Information supplied:
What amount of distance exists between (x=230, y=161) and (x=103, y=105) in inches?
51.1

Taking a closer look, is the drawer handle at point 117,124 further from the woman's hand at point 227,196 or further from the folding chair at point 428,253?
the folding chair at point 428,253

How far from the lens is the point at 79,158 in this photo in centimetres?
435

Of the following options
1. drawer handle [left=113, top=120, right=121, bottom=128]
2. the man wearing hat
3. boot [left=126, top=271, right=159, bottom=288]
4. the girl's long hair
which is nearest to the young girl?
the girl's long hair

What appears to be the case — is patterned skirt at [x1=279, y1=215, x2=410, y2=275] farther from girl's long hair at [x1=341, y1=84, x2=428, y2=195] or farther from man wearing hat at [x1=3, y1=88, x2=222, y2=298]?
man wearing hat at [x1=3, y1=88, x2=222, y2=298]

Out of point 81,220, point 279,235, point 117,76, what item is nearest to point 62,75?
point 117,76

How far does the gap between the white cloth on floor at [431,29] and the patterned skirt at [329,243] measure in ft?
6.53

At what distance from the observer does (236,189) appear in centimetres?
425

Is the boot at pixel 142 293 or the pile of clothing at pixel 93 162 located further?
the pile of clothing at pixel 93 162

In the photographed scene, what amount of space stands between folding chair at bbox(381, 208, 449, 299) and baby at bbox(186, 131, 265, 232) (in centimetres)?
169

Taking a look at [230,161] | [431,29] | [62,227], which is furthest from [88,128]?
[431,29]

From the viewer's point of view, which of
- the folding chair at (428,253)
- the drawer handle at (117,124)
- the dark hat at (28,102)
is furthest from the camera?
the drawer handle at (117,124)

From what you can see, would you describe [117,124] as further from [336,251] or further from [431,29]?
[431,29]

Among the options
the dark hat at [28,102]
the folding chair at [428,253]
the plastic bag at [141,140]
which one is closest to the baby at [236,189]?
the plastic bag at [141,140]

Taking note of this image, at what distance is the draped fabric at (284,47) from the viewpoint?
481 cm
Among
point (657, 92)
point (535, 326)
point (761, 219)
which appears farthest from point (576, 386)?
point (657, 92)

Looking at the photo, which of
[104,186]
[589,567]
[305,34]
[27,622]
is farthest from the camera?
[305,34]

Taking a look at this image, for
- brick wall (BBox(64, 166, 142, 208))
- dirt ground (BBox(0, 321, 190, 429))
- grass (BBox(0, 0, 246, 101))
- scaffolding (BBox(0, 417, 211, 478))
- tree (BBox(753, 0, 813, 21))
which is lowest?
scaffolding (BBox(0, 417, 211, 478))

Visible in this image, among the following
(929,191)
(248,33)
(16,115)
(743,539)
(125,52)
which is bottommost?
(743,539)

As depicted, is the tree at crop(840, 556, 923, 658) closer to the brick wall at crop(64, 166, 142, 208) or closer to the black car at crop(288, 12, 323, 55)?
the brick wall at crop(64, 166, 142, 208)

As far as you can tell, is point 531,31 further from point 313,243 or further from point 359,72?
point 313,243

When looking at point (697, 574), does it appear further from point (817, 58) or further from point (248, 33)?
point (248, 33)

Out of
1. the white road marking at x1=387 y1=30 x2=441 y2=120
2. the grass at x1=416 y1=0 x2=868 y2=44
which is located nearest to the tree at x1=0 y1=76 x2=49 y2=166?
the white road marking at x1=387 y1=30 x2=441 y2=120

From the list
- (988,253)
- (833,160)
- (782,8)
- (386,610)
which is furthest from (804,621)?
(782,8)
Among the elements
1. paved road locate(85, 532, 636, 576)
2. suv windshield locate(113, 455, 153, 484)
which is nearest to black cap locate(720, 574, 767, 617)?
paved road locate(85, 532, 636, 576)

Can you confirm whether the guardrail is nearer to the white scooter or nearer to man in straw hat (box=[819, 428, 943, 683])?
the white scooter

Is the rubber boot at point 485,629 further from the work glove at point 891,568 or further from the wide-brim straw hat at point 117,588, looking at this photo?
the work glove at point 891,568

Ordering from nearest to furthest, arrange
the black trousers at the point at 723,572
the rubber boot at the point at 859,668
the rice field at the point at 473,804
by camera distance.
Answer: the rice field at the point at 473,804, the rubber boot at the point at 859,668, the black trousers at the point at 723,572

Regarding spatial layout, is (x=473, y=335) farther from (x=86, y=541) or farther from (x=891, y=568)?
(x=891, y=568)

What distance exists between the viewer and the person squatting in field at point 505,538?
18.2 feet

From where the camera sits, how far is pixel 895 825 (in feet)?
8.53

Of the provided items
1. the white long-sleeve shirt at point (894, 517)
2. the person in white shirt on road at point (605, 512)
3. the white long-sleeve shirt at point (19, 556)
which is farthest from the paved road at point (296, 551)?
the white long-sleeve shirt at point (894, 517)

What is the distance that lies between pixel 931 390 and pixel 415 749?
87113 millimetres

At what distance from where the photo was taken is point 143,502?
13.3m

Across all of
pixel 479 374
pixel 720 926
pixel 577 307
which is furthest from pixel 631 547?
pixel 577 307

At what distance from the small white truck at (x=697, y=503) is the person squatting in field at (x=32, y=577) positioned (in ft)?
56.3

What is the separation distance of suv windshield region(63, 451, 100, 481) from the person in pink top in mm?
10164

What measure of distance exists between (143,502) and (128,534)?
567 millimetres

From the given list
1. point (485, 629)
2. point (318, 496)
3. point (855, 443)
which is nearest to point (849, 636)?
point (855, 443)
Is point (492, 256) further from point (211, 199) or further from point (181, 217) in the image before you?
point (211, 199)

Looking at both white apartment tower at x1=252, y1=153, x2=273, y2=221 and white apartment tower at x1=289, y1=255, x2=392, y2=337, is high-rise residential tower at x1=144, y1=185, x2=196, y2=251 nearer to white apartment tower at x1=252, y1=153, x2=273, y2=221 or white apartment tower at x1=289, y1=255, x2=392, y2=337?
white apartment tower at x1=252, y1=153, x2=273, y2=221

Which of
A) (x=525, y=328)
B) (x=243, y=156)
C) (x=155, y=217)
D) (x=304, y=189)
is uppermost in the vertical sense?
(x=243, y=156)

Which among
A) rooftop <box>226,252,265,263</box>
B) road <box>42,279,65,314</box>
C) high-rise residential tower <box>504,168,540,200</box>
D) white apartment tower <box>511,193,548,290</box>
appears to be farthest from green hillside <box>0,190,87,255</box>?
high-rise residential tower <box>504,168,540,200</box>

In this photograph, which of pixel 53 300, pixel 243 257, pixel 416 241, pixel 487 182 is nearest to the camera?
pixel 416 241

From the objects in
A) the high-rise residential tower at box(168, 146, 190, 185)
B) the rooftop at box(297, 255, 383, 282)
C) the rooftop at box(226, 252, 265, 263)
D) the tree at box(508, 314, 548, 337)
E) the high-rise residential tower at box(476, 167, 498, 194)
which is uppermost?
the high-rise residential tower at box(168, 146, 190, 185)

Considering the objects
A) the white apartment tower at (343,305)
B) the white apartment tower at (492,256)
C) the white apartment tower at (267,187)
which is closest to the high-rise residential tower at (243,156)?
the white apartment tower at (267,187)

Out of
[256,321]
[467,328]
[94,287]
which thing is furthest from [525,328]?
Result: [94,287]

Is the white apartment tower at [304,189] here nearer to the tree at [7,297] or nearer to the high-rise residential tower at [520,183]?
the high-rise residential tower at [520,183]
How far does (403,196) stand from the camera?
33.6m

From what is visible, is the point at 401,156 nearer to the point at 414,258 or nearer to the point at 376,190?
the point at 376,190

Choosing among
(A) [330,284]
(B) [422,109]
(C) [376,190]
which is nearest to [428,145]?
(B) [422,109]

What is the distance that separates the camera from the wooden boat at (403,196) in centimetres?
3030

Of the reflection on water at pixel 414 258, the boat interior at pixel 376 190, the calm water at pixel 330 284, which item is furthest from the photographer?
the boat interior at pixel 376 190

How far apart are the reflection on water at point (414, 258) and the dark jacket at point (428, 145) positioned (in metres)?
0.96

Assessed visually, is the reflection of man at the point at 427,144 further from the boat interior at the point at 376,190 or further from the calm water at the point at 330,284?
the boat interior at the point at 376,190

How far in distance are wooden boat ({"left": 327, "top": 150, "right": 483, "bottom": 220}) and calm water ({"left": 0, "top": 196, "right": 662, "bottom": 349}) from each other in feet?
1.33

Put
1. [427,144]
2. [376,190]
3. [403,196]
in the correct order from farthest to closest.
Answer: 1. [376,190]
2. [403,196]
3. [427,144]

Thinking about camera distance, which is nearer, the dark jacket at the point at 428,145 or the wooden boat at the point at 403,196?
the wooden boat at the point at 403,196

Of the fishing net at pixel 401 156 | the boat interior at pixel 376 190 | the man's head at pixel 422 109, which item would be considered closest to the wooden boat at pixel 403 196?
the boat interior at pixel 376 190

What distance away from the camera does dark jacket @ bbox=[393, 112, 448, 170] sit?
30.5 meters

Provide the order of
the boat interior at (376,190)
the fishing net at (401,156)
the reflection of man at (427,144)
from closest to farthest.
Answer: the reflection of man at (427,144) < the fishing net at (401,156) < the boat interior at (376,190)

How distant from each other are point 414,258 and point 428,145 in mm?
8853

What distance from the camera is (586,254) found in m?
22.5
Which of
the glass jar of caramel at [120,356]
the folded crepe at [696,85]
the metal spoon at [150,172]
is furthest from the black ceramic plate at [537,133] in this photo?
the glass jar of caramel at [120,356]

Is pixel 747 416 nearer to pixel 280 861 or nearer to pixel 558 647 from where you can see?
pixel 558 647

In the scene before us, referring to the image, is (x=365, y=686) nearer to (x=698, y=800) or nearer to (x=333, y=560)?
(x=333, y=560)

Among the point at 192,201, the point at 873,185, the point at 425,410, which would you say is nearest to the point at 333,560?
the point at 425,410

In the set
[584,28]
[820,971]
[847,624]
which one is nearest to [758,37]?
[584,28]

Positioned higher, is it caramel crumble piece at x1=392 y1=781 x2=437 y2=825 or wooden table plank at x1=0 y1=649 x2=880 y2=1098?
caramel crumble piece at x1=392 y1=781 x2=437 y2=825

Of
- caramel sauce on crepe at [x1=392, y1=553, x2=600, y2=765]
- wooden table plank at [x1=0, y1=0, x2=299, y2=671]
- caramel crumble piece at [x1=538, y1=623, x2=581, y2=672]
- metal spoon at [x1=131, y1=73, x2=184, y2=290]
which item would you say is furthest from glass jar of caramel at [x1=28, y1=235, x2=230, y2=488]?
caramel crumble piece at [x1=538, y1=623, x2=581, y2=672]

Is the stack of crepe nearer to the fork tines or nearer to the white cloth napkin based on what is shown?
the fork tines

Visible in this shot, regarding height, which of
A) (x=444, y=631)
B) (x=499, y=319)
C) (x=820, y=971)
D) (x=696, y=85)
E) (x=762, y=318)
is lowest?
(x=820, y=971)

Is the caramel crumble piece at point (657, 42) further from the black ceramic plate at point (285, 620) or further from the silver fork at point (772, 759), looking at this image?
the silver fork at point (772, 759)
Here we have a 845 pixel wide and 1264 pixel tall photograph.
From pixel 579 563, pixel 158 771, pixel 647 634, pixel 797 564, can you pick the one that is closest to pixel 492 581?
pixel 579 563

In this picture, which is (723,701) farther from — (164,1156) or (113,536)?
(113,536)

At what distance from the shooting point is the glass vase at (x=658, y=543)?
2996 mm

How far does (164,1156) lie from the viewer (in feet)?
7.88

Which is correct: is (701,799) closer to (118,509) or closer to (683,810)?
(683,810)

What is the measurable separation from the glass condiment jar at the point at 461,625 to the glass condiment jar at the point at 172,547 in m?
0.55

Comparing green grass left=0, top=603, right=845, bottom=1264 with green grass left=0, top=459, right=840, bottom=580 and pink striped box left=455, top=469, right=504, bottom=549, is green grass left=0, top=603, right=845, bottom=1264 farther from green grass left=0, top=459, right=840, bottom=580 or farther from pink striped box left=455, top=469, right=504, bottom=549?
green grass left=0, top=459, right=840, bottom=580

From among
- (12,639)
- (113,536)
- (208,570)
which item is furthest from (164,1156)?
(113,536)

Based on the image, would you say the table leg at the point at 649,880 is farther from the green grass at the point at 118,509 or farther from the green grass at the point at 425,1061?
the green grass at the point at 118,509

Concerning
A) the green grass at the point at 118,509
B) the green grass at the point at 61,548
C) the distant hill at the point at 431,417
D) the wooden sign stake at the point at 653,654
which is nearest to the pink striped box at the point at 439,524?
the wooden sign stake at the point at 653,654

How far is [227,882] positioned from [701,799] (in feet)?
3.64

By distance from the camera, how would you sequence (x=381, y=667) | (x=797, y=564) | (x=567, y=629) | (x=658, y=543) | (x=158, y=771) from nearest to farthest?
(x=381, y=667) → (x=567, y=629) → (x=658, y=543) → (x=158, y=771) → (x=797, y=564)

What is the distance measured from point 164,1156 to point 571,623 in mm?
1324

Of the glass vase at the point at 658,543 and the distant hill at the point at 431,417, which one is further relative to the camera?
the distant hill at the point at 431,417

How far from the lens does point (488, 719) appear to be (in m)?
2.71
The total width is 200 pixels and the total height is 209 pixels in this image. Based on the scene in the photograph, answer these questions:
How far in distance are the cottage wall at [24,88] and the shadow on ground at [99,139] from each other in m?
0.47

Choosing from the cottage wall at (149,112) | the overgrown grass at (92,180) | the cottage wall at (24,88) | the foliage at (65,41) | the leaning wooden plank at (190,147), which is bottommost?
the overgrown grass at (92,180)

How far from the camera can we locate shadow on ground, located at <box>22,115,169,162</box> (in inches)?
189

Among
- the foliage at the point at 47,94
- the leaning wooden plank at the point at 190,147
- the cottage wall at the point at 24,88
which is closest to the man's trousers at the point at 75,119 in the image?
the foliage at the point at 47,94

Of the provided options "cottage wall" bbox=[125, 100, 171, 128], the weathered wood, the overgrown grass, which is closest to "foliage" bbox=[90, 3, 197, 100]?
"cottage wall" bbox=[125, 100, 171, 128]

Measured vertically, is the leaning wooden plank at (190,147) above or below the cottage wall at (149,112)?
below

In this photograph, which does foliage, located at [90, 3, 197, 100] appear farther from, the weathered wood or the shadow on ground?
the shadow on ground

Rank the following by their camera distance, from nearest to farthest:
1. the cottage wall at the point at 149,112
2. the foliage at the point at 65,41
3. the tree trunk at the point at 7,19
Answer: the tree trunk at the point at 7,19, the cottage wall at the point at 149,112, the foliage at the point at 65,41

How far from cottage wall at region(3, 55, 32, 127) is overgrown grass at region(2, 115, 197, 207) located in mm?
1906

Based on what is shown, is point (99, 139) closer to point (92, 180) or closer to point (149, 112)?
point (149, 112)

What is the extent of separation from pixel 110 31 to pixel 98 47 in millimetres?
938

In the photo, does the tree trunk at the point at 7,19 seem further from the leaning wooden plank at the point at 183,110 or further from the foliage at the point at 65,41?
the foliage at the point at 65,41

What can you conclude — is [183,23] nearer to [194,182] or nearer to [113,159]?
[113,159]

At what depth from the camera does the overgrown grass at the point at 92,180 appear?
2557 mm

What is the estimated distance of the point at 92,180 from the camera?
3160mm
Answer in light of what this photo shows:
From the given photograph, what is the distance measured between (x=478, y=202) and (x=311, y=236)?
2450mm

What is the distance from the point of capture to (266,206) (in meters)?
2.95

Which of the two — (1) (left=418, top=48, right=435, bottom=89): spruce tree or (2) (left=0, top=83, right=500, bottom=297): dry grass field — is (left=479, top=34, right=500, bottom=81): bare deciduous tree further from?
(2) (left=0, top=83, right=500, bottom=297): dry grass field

Work to do: Find the line that contains "Of the provided options". Repeat it and every line after it, exactly as written, up to and including the last line of the records above.

Output below:
Of the provided options "cottage wall" bbox=[125, 100, 171, 128], the weathered wood, the overgrown grass, which is closest to "foliage" bbox=[90, 3, 197, 100]?
"cottage wall" bbox=[125, 100, 171, 128]

Measured vertically, is the leaning wooden plank at (190,147) above or below the cottage wall at (149,112)?
below

In this photograph, which does foliage, located at [90, 3, 197, 100] appear farther from, the weathered wood or the shadow on ground?
the shadow on ground

Rank the following by their camera distance, from nearest to farthest:
1. the cottage wall at the point at 149,112
2. the foliage at the point at 65,41
3. the tree trunk at the point at 7,19
Answer: the tree trunk at the point at 7,19, the cottage wall at the point at 149,112, the foliage at the point at 65,41

How far from cottage wall at region(3, 55, 32, 127) is overgrown grass at region(2, 115, 197, 207) located in mm?
1906

Based on what is shown, is point (99, 139) closer to point (92, 180) or closer to point (149, 112)?
point (149, 112)

What is the extent of separation from pixel 110 31 to pixel 98 47 in millimetres?
938

In the photo, does the tree trunk at the point at 7,19 seem further from the leaning wooden plank at the point at 183,110 or further from the foliage at the point at 65,41?
the foliage at the point at 65,41

What can you conclude — is [183,23] nearer to [194,182] or nearer to [113,159]?
[113,159]

At what depth from the camera does the overgrown grass at the point at 92,180 appear?
2557 mm

What is the estimated distance of the point at 92,180 from the camera?
3160mm
Answer in light of what this photo shows:
From the given photograph, what is the distance measured between (x=478, y=202) and (x=311, y=236)?
2450mm

What is the distance from the point of capture to (266,206) (in meters)?
2.95

Which of the two — (1) (left=418, top=48, right=435, bottom=89): spruce tree or (2) (left=0, top=83, right=500, bottom=297): dry grass field — is (left=479, top=34, right=500, bottom=81): bare deciduous tree further from?
(2) (left=0, top=83, right=500, bottom=297): dry grass field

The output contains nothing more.